Stripping citizenship won’t make us safer
Jason Kenney, minister of immigration and citizenship, has proposed that Canadians who hold dual-citizenship and engage in an act of terrorism should be stripped of their Canadian citizenship. The Conservatives support a private member bill out of Alberta that would give Ottawa the power to revoke citizenship of dual citizens who commit acts of terror or are found to be involved in terrorism-related offences.
His interest in revoking citizenship comes naturally with his position, but this particular show of support for Bill C-425 comes from the revelation that a Canadian may have been involved in the Bulgarian bus bombing. Opposition has called this a knee-jerk reaction to an isolated incident and while that is true, it does not necessarily discredit the idea. Certain events do call for legislative changes and good ideas are just as good if come up with quickly.
There are, however, far deeper issues at work here which reveal a general irreverence to effective counterterrorism and a minister that wants to give the executive branch unchecked power to revoke citizenship. The bill would create a second-class citizen and is informed by a warped perception of who commits terrorist acts and what their motivations are.

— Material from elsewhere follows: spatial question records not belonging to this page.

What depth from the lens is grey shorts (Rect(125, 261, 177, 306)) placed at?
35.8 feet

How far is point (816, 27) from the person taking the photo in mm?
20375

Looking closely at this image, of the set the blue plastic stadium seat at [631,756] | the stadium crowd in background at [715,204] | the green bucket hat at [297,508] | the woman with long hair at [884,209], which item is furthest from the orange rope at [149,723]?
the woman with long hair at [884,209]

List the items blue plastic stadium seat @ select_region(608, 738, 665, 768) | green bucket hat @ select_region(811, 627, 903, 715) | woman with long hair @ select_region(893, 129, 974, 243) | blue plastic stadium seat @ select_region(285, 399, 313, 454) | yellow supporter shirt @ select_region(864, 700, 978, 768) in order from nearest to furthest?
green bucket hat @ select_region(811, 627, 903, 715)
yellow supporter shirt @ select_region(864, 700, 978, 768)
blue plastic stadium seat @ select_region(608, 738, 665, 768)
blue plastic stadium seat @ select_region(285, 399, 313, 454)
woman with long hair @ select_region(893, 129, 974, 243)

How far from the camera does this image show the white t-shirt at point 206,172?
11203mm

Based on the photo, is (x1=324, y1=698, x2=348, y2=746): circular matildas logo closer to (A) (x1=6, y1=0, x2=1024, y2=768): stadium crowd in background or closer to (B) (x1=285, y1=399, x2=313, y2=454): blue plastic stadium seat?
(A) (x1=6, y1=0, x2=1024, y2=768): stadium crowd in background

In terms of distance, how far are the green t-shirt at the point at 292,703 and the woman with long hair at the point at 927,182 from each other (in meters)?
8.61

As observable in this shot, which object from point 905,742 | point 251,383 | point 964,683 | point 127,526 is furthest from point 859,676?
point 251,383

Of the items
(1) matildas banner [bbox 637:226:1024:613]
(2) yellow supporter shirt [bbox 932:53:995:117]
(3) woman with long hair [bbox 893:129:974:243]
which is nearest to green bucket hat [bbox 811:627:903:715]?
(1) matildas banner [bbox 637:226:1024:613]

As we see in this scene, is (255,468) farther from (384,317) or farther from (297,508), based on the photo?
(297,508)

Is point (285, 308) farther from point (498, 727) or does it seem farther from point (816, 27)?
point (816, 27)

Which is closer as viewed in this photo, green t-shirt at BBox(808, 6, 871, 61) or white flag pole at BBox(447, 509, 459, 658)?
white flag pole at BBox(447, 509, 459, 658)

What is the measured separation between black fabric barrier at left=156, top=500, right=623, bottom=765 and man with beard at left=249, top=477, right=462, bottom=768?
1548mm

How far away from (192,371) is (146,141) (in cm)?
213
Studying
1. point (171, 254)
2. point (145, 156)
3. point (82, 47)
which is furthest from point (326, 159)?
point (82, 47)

Kenney suggests citizenship is predicated on loyalty, and the definition of loyalty with respect to a nation is controversial to say the least (think Edward Snowden).
What is more troubling is that “terrorism-related offences” could include a whole number of things from financing suspected terrorists, logistical support, direct involvement and the like. While those may all seem like reasonable reasons to revoke a citizenship, remember that terrorism, even more so than loyalty, is a vague, amorphous and controversial term that does not have a definition even among the international community.

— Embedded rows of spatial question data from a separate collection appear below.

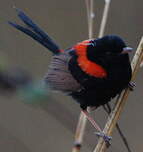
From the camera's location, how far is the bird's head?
10.8 ft

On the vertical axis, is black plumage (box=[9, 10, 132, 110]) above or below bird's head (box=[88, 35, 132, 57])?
below

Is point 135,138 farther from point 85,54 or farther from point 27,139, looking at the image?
point 85,54

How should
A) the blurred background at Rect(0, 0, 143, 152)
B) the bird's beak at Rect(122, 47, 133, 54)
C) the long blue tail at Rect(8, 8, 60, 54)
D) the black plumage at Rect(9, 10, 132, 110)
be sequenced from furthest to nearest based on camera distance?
1. the blurred background at Rect(0, 0, 143, 152)
2. the long blue tail at Rect(8, 8, 60, 54)
3. the black plumage at Rect(9, 10, 132, 110)
4. the bird's beak at Rect(122, 47, 133, 54)

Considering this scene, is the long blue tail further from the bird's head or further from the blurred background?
the blurred background

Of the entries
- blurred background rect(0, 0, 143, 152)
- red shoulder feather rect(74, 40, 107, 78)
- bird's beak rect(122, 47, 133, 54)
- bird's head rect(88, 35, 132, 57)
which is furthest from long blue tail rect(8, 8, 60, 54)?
blurred background rect(0, 0, 143, 152)

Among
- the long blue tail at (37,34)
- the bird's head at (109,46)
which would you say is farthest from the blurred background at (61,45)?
the bird's head at (109,46)

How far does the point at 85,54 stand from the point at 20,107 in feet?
12.5

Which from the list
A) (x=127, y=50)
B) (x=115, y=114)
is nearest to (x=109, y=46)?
(x=127, y=50)

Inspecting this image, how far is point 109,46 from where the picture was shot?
339cm

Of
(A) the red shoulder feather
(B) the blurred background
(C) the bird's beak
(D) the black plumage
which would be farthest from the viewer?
(B) the blurred background

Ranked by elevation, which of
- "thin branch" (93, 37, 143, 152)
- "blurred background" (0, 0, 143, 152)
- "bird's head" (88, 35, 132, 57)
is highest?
"bird's head" (88, 35, 132, 57)

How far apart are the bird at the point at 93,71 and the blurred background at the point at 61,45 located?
308 cm

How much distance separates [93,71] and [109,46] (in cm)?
24

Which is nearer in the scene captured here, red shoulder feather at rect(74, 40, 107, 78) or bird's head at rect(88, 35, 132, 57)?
bird's head at rect(88, 35, 132, 57)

In a Toronto Star op-ed, Osgoode Hall professor Sean Rehaag, describes the idea of a second-class citizen created by the bill.
A few years back, Rehaag along with hundreds of other Canadian citizens provided small amounts of money to return home an unjustly imprisoned Canadian citizen who was tortured abroad by the Sudanese government. The Canadian government claimed that anyone who helped the individual return home faced anti-terrorism charges.

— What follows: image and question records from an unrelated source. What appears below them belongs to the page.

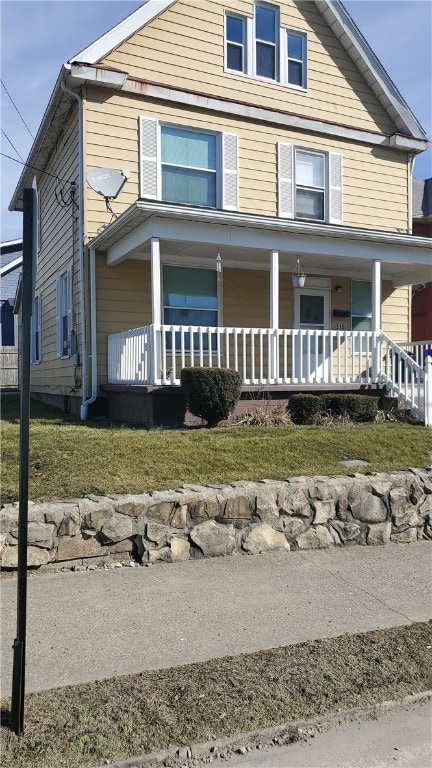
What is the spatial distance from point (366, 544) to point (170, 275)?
25.2 feet

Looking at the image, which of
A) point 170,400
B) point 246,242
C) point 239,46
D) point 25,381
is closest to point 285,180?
point 239,46

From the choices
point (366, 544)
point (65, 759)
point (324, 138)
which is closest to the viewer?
point (65, 759)

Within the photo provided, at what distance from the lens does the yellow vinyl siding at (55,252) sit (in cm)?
1230

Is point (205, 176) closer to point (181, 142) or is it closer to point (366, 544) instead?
point (181, 142)

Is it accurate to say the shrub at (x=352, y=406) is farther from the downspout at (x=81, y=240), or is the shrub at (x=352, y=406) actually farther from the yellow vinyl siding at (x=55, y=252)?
the yellow vinyl siding at (x=55, y=252)

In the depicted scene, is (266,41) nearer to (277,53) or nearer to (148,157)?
(277,53)

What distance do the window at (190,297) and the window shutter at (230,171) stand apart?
1418 millimetres

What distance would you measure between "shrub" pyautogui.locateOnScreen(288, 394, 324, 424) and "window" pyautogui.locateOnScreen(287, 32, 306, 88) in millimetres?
7716

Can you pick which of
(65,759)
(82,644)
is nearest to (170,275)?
(82,644)

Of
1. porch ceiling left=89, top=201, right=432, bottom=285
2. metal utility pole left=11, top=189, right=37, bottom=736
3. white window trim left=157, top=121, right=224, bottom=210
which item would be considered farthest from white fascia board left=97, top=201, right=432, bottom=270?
metal utility pole left=11, top=189, right=37, bottom=736

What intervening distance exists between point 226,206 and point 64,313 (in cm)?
419

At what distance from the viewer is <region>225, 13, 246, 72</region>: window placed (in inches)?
503

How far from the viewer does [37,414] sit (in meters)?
12.0

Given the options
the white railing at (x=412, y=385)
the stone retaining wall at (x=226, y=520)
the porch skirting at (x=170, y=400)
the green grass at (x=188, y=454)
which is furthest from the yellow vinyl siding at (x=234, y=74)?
the stone retaining wall at (x=226, y=520)
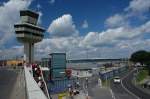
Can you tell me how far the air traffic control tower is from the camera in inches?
4700

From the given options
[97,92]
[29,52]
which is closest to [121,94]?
[97,92]

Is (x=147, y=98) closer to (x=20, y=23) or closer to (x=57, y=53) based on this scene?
(x=57, y=53)

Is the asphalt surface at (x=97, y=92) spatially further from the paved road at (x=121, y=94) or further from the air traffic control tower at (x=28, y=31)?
the air traffic control tower at (x=28, y=31)

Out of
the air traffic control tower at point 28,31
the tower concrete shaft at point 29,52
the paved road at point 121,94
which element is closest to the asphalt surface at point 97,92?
the paved road at point 121,94

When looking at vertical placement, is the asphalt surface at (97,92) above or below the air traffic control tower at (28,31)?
below

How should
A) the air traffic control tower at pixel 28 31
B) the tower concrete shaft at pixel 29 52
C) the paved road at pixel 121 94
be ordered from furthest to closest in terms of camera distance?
the tower concrete shaft at pixel 29 52, the air traffic control tower at pixel 28 31, the paved road at pixel 121 94

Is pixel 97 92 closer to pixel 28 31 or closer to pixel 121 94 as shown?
pixel 121 94

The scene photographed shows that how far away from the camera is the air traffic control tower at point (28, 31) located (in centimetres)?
11938

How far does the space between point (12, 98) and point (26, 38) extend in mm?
97228

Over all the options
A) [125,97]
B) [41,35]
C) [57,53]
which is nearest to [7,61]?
[41,35]

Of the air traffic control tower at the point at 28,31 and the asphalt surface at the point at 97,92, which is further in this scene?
the air traffic control tower at the point at 28,31

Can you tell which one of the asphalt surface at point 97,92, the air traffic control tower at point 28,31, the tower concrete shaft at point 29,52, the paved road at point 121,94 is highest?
the air traffic control tower at point 28,31

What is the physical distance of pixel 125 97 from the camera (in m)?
62.2

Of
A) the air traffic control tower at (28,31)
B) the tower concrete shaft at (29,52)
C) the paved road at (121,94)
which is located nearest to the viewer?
the paved road at (121,94)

If this bill passed, Rehaag, who shares citizenship with Germany because his father was born there, would be vulnerable to deportation and loss of Canadian citizenship. Other Canadians who contributed money would not be subjected to the same punishment and their citizenship could not be revoked, even though Rehaag had never set foot in Germany. Rehaag, and others like him would be left vulnerable to the government with no judicial option and this is all prior to terrorism charges being proven.
The government cannot be given the power to revoke citizenships without judicial oversight, nor should the executive branch be able to decide what qualifies as a terrorism charge in an ad-hoc manner.
An overzealous executive aside, the worldview informing this bill is problematic. This bill is concerned with a particular type of individual. The conflated Middle Eastern/Arab/Muslim identity has influenced a number of policy decisions; however the government has to understand that terrorists cannot be profiled by birthplace, religion or race.
Morality, executive power and political correctness could arguably be trumped by national security, so ultimately it must be asked, “does this bill protect Canadians and deter terrorists?”
Based on the ineffectiveness of the War on Terror, this bill will only add to a long list of ill-informed post-9/11 policy decisions. Revoking citizenships will not deter terrorists who have another place to call home, and perhaps more importantly, policies, much like rules, are made to be broken.
Taking the judiciary out of the process and centralizing power is not the answer to thwarting terrorist attacks. At most, it may make policy makers feel better when looking at attacks in hindsight they did something.